:: Excerpted passage
There are high levels of sewer pollution negatively impacting on water quality. Investigations reveal that pollution is mainly due to dysfunctional wastewater treatment plants operated by licenced water and sewerage companies. A number of wastewater treatment works are in a poor state due to lack of proper maintenance with the situation aggravated by a rapidly expanding population yet very little or no effort taken to expand the wastewater infrastructure.
As we reflect on this year’s World Water Day themed ‘Water and Wastewater’, it’s important to consider the negative impact wastewater has on our water resources and our role as good water stewards in being part of the solution. We may have heard the stories of old, as unbelievable as they sound, about how people used to go sailing in Nairobi Dam or how people used to go fishing or swimming in some of our urban rivers. The sight of some of these so-called urban rivers is disturbing because they appear to be part of the sewerage collection system. The awful stench from these rivers coupled with the black and green colouration of the water speaks of the sad state of affairs in how we manage wastewater. The environmental and socio-economic impacts of our unresponsiveness is yet to be measured and will be fully felt by the future generations if the status-quo is maintained.
::::
● **Your task**:
What theme does the wastewater passage give for this year's World Water Day? The listing isn't needed for this.
:: Exercise data
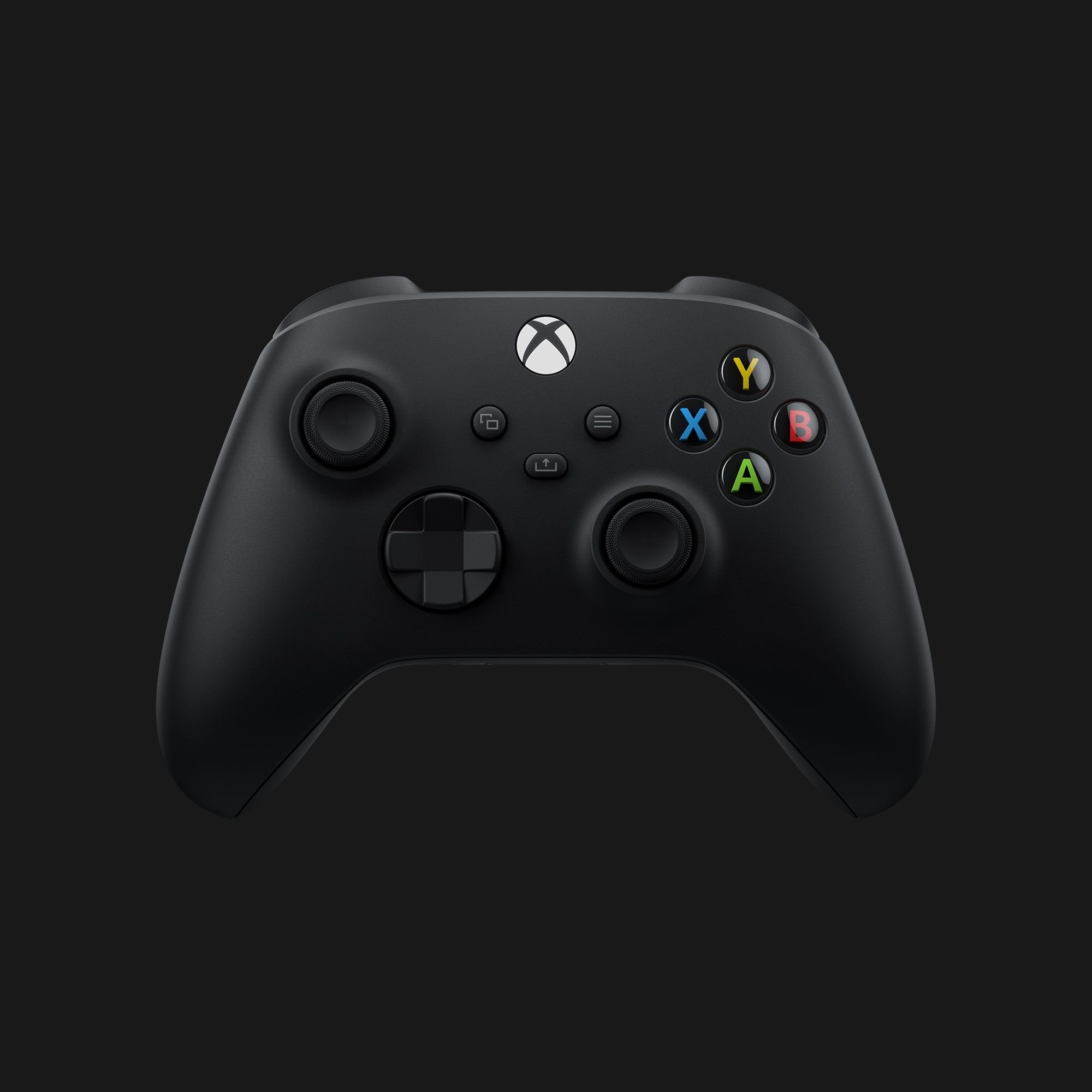 Microsoft Xbox Series X 1TB (RRT00010) - Sklep, Opinie, Cena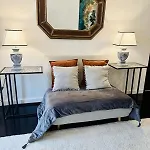 Artist Loft - Modern In Historic Old Town *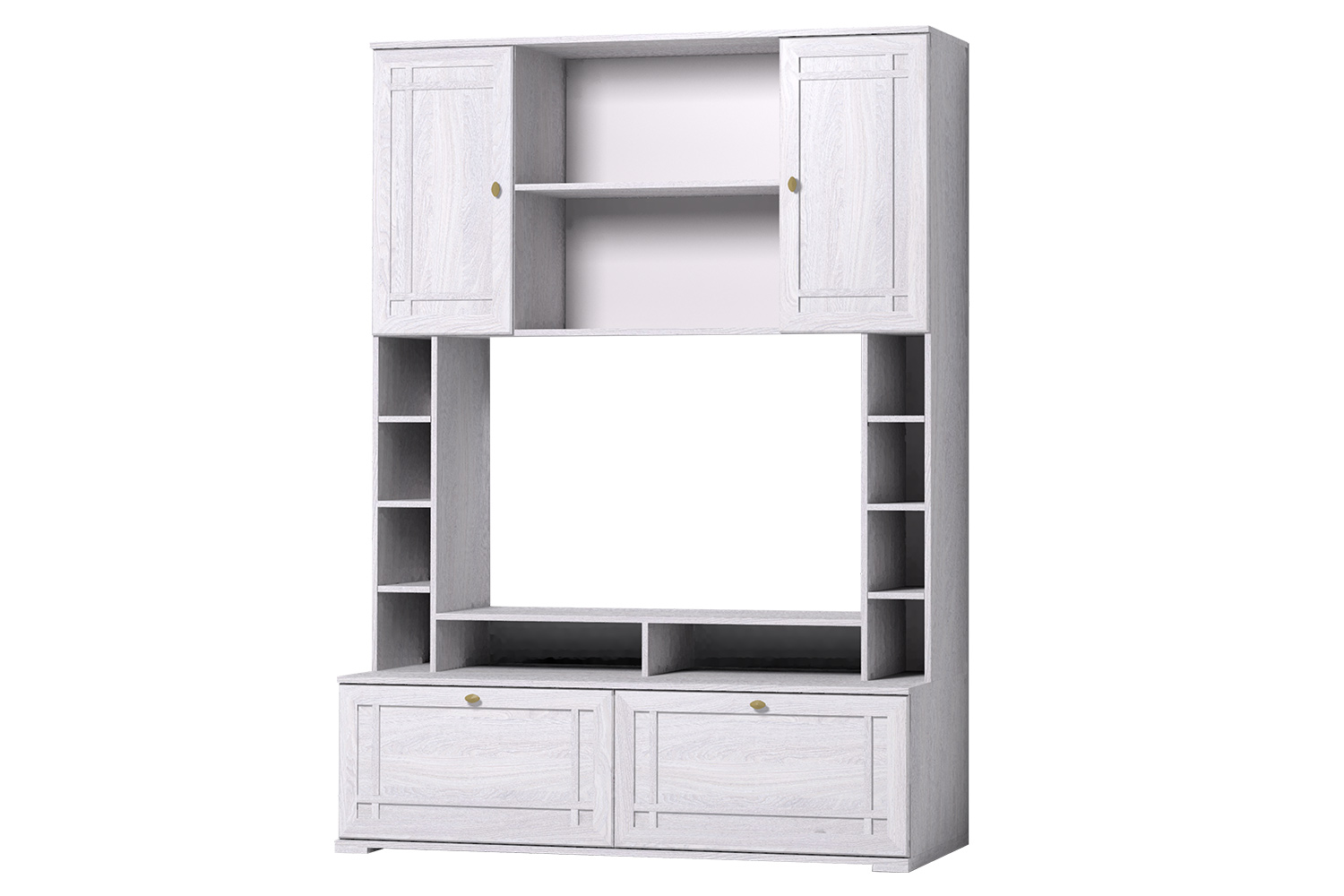 Стенка для гостиной Sherlock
::::
● **Your response**:
'Water and Wastewater'